INSTRUCTIONS TO FOLLOW: Please reproduce the following data verbatim, line for line, leaving out the pictures.

(Records from a spatial question set)

^^^^

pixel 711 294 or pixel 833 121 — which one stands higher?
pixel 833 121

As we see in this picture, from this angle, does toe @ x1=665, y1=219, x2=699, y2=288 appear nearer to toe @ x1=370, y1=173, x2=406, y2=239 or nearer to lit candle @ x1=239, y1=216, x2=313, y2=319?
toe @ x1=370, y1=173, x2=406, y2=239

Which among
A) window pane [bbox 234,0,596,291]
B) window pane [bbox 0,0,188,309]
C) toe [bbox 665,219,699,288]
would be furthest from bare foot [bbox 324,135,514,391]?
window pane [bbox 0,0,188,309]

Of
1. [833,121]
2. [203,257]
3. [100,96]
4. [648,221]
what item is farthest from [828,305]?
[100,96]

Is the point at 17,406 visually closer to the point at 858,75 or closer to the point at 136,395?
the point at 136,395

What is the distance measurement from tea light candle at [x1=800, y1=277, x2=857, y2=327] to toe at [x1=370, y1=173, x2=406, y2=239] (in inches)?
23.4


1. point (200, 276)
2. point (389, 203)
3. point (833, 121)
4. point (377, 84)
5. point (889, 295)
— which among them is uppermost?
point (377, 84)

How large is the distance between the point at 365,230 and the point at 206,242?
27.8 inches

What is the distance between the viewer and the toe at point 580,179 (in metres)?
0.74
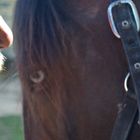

^^^^

TASK ANSWER:
pixel 711 294 or pixel 833 121 — which one stands higher?
pixel 833 121

As we see in this picture, from this angle, does toe @ x1=665, y1=219, x2=699, y2=288 appear nearer to toe @ x1=370, y1=173, x2=406, y2=239 or nearer to lit candle @ x1=239, y1=216, x2=313, y2=319?
toe @ x1=370, y1=173, x2=406, y2=239

Which among
A) window pane [bbox 234,0,596,291]
B) window pane [bbox 0,0,188,309]
C) toe [bbox 665,219,699,288]
would be furthest from bare foot [bbox 324,135,514,391]?
window pane [bbox 0,0,188,309]

Of
1. [833,121]
2. [203,257]
3. [100,96]
4. [648,221]
what item is farthest from [828,305]?
[100,96]

Is the point at 17,406 visually closer to the point at 858,75 or closer to the point at 136,395?
the point at 136,395

What is the distance measurement from tea light candle at [x1=800, y1=277, x2=857, y2=327] to toe at [x1=370, y1=173, x2=406, y2=239] (in inches)?
23.4


1. point (200, 276)
2. point (389, 203)
3. point (833, 121)
4. point (377, 84)
5. point (889, 295)
— which among them is uppermost?
point (377, 84)

How large is the distance between the point at 365,230 and the point at 206,242?
27.8 inches

What is the distance between the viewer and the toe at point 580,179 (in metres)?
0.74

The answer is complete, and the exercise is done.